[Document segment Boundary: Start]
New Hampshire Sea Grant (NHSG) will support six research projects during 2018-19 that focus on sustainable fisheries and aquaculture topics within healthy coastal ecosystems that are of local and regional importance. The projects were chosen after a rigorous application process and will be awarded federal funding for the next two years.
The research will be led by scientists from the University of New Hampshire, Dartmouth College, N.H. Fish and Game, and the Wells National Estuarine Research Reserve. The project topics include:
- Characterizing the genetic stock structure of striped bass to improve marine culture and inform fishery management
- Evaluating growth and sustainable harvesting practices for Jonah crabs in New England waters
- Reducing risk and enhancing benefits of fish consumption: Understanding species, size and age relationships for mercury, arsenic, selenium and omega-3 fatty acid concentrations in Gulf of Maine fisheries species
- Improving the economic sustainability of Northeast aquaculture using a wastes-to-resources approach via integrated farming models
- DNA methods to monitor invasive species and biodiversity in estuarine systems
- Examining the role of viruses on successful invasion by a hypervirulent pathogenic Vibrio parahaemolyticus strain and the subsequent impact on native populations
The decision to request research proposals that focus around a particular theme each funding cycle — in this case, sustainable fisheries and aquaculture within healthy coastal ecosystems — was made by NHSG based on input from NHSG’s Policy Advisory Committee, a group of community members, stakeholders and organizational and industry leaders, that provides advice and oversight for all aspects of the management and operations of NHSG.
"Focusing on a theme is designed to create greater momentum and impact in a particular area by generating opportunities for scientists, their students, NHSG staff, and partner organizations to work together on related projects,” explained Erik Chapman, Director for NHSG. “Subsequent funding cycles will focus on slightly different themes, all of which will align with NHSG’s mission to promote the wise use, conservation, and sustainable development of marine and coastal resources in the state, the region, and beyond,” he added.
Through a separate, ongoing mechanism, NHSG will also fund a few small development projects on a variety of topics that will allow researchers to conduct preliminary studies that will lead to major marine-related research efforts in the future.
Each coastal and Great Lakes state, along with Puerto Rico and Guam, has a Sea Grant program. In N.H., that program is based at UNH. Federal funding comes from the National Oceanic and Atmospheric Administration (NOAA), which is part of the Department of Commerce, and it must be matched 1:2 by non-federal funds.
[Document segment Boundary: End]
[Excerpted data Boundary: Start]
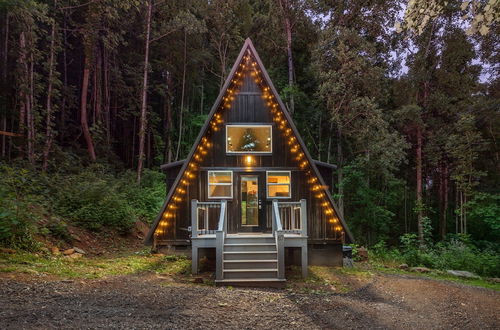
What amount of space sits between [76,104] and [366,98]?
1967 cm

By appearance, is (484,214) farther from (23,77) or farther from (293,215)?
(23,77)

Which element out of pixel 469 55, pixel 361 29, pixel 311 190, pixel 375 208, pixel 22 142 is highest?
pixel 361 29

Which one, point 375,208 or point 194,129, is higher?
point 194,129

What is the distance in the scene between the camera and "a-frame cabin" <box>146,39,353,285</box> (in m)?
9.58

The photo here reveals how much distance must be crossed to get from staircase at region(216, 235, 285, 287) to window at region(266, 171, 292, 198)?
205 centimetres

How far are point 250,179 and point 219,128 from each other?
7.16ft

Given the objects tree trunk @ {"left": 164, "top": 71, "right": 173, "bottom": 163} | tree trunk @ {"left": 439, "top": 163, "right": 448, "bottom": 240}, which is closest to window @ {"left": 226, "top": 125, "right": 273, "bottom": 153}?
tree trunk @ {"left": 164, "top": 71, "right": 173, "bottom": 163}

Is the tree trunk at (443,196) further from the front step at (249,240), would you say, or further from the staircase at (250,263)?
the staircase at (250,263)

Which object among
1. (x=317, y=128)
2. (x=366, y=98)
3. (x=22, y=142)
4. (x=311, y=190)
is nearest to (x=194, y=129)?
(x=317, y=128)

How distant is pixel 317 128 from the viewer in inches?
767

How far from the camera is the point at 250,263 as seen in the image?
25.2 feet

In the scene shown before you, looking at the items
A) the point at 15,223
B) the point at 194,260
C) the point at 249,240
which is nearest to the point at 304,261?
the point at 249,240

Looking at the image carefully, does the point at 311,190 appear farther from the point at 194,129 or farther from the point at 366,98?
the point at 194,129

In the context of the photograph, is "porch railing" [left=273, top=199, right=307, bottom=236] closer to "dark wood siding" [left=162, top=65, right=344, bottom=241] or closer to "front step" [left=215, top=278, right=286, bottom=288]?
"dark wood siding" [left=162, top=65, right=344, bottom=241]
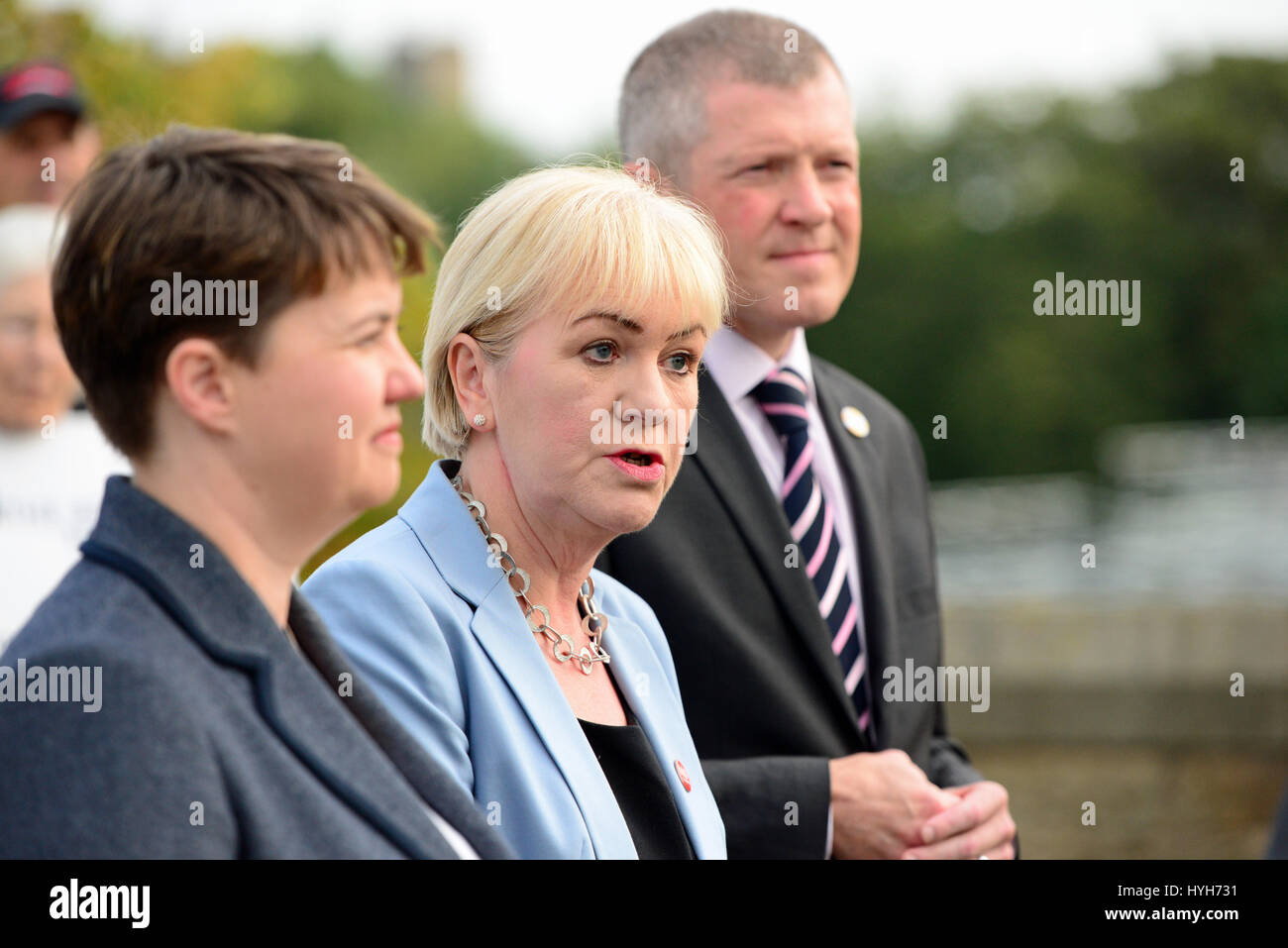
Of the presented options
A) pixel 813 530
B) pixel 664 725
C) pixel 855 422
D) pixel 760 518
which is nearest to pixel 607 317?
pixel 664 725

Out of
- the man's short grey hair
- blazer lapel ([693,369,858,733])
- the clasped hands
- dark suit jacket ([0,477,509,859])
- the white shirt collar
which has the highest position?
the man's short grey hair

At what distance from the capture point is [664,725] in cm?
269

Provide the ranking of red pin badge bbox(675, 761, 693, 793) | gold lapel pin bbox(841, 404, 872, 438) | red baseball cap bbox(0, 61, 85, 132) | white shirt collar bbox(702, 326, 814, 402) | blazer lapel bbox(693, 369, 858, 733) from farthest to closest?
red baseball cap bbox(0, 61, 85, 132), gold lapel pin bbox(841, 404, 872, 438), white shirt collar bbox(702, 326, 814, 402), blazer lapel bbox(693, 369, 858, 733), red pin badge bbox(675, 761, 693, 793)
[Excerpted data Boundary: End]
- Explore the material -
a) Please condense the paragraph of the Sea Grant article that begins "The decision to request research proposals" into a shorter version that keeps its main facts.
b) Reproduce the Sea Grant article between "Each coastal and" and "by non-federal funds.", inclusive, renaming "Department of Commerce" as "Commerce Department".
The rows were taken from a separate source.

- Results -
a) NHSG chose to seek research proposals around one theme each funding cycle. This cycle's theme is sustainable fisheries and aquaculture within healthy coastal ecosystems. The choice rested on input from NHSG's Policy Advisory Committee, a group of community members, stakeholders, and organizational and industry leaders that advises on and oversees all aspects of NHSG's management and operations.

b)
Each coastal and Great Lakes state, along with Puerto Rico and Guam, has a Sea Grant program. In N.H., that program is based at UNH. Federal funding comes from the National Oceanic and Atmospheric Administration (NOAA), which is part of the Commerce Department, and it must be matched 1:2 by non-federal funds.